(Collected data)
BEGIN

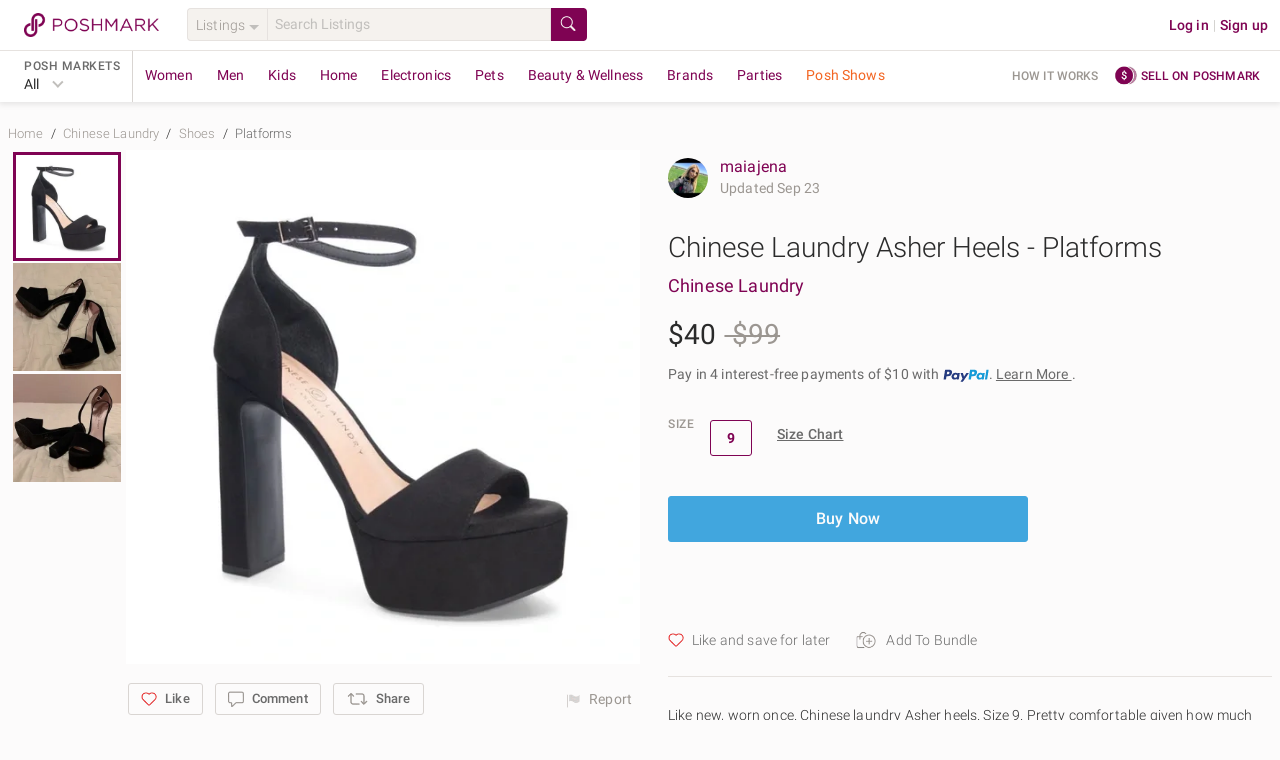

--- FILE ---
content_type: image/svg+xml
request_url: https://d2gjrq7hs8he14.cloudfront.net/webpack4/icon-paypal-a16176b4ab72e0edbcb35c60878bb762192239536e292d060ed1140b61ca527e.svg
body_size: 798
content:
<svg width="46" height="13" fill="none" xmlns="http://www.w3.org/2000/svg"><path d="M6.014.7h-3.5a.486.486 0 00-.48.41L.617 10.092a.292.292 0 00.288.337h1.671a.486.486 0 00.481-.411l.382-2.423a.487.487 0 01.48-.41h1.108c2.306 0 3.636-1.117 3.984-3.33.156-.968.006-1.729-.447-2.261C8.068 1.009 7.185.7 6.015.7zm.404 3.28c-.191 1.257-1.151 1.257-2.079 1.257h-.528l.37-2.347a.292.292 0 01.289-.247h.242c.632 0 1.228 0 1.536.36.184.216.24.536.17.977zm10.059-.04H14.8a.292.292 0 00-.288.246l-.075.47-.117-.171c-.363-.527-1.172-.703-1.98-.703-1.852 0-3.434 1.404-3.742 3.373-.16.982.068 1.922.625 2.577.51.602 1.241.853 2.11.853 1.493 0 2.32-.96 2.32-.96l-.074.466a.291.291 0 00.288.338h1.51a.486.486 0 00.48-.412l.906-5.74a.292.292 0 00-.287-.337zM14.14 7.204c-.161.958-.921 1.602-1.89 1.602-.487 0-.876-.157-1.126-.453-.248-.294-.342-.712-.263-1.178.15-.95.924-1.614 1.878-1.614.476 0 .863.158 1.118.456.255.302.357.723.284 1.187zM25.404 3.94h-1.685a.488.488 0 00-.402.213l-2.323 3.424-.985-3.29a.488.488 0 00-.467-.347h-1.655a.292.292 0 00-.277.386l1.855 5.448-1.744 2.464a.293.293 0 00.238.461h1.682a.485.485 0 00.4-.209l5.602-8.092a.292.292 0 00-.24-.458z" fill="#253B80"/><path d="M30.98.7h-3.5a.486.486 0 00-.48.41l-1.416 8.982a.294.294 0 00.165.31c.039.018.08.027.122.027h1.797a.34.34 0 00.335-.287l.402-2.546a.487.487 0 01.48-.412h1.108c2.306 0 3.636-1.116 3.984-3.329.157-.968.006-1.728-.447-2.261C33.033 1.009 32.151.7 30.98.7zm.404 3.28c-.191 1.257-1.15 1.257-2.08 1.257h-.527l.371-2.347a.291.291 0 01.288-.247h.242c.631 0 1.228 0 1.536.361.184.215.24.535.17.976zm10.058-.04h-1.675a.29.29 0 00-.288.246l-.074.47-.117-.17c-.363-.528-1.172-.704-1.98-.704-1.852 0-3.433 1.404-3.741 3.373-.16.982.067 1.922.623 2.577.512.602 1.242.853 2.112.853 1.492 0 2.32-.96 2.32-.96l-.075.466a.292.292 0 00.289.338h1.509a.487.487 0 00.48-.411l.906-5.741a.293.293 0 00-.289-.337zm-2.336 3.264c-.16.959-.922 1.602-1.891 1.602-.486 0-.876-.156-1.126-.452-.247-.294-.34-.713-.263-1.179.152-.95.924-1.614 1.879-1.614.475 0 .862.158 1.117.457.257.301.358.722.284 1.186zM43.418.946l-1.436 9.146a.292.292 0 00.287.337h1.445c.24 0 .443-.174.48-.41l1.417-8.982a.292.292 0 00-.288-.338h-1.617a.292.292 0 00-.288.247z" fill="#179BD7"/></svg>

END

What the exercise asks.
Could you transcribe all of the data exactly and omit the pictures?

Written reply.
--- FILE ---
content_type: image/svg+xml
request_url: https://d2gjrq7hs8he14.cloudfront.net/webpack4/icon-paypal-a16176b4ab72e0edbcb35c60878bb762192239536e292d060ed1140b61ca527e.svg
body_size: 798
content:
<svg width="46" height="13" fill="none" xmlns="http://www.w3.org/2000/svg"><path d="M6.014.7h-3.5a.486.486 0 00-.48.41L.617 10.092a.292.292 0 00.288.337h1.671a.486.486 0 00.481-.411l.382-2.423a.487.487 0 01.48-.41h1.108c2.306 0 3.636-1.117 3.984-3.33.156-.968.006-1.729-.447-2.261C8.068 1.009 7.185.7 6.015.7zm.404 3.28c-.191 1.257-1.151 1.257-2.079 1.257h-.528l.37-2.347a.292.292 0 01.289-.247h.242c.632 0 1.228 0 1.536.36.184.216.24.536.17.977zm10.059-.04H14.8a.292.292 0 00-.288.246l-.075.47-.117-.171c-.363-.527-1.172-.703-1.98-.703-1.852 0-3.434 1.404-3.742 3.373-.16.982.068 1.922.625 2.577.51.602 1.241.853 2.11.853 1.493 0 2.32-.96 2.32-.96l-.074.466a.291.291 0 00.288.338h1.51a.486.486 0 00.48-.412l.906-5.74a.292.292 0 00-.287-.337zM14.14 7.204c-.161.958-.921 1.602-1.89 1.602-.487 0-.876-.157-1.126-.453-.248-.294-.342-.712-.263-1.178.15-.95.924-1.614 1.878-1.614.476 0 .863.158 1.118.456.255.302.357.723.284 1.187zM25.404 3.94h-1.685a.488.488 0 00-.402.213l-2.323 3.424-.985-3.29a.488.488 0 00-.467-.347h-1.655a.292.292 0 00-.277.386l1.855 5.448-1.744 2.464a.293.293 0 00.238.461h1.682a.485.485 0 00.4-.209l5.602-8.092a.292.292 0 00-.24-.458z" fill="#253B80"/><path d="M30.98.7h-3.5a.486.486 0 00-.48.41l-1.416 8.982a.294.294 0 00.165.31c.039.018.08.027.122.027h1.797a.34.34 0 00.335-.287l.402-2.546a.487.487 0 01.48-.412h1.108c2.306 0 3.636-1.116 3.984-3.329.157-.968.006-1.728-.447-2.261C33.033 1.009 32.151.7 30.98.7zm.404 3.28c-.191 1.257-1.15 1.257-2.08 1.257h-.527l.371-2.347a.291.291 0 01.288-.247h.242c.631 0 1.228 0 1.536.361.184.215.24.535.17.976zm10.058-.04h-1.675a.29.29 0 00-.288.246l-.074.47-.117-.17c-.363-.528-1.172-.704-1.98-.704-1.852 0-3.433 1.404-3.741 3.373-.16.982.067 1.922.623 2.577.512.602 1.242.853 2.112.853 1.492 0 2.32-.96 2.32-.96l-.075.466a.292.292 0 00.289.338h1.509a.487.487 0 00.48-.411l.906-5.741a.293.293 0 00-.289-.337zm-2.336 3.264c-.16.959-.922 1.602-1.891 1.602-.486 0-.876-.156-1.126-.452-.247-.294-.34-.713-.263-1.179.152-.95.924-1.614 1.879-1.614.475 0 .862.158 1.117.457.257.301.358.722.284 1.186zM43.418.946l-1.436 9.146a.292.292 0 00.287.337h1.445c.24 0 .443-.174.48-.41l1.417-8.982a.292.292 0 00-.288-.338h-1.617a.292.292 0 00-.288.247z" fill="#179BD7"/></svg>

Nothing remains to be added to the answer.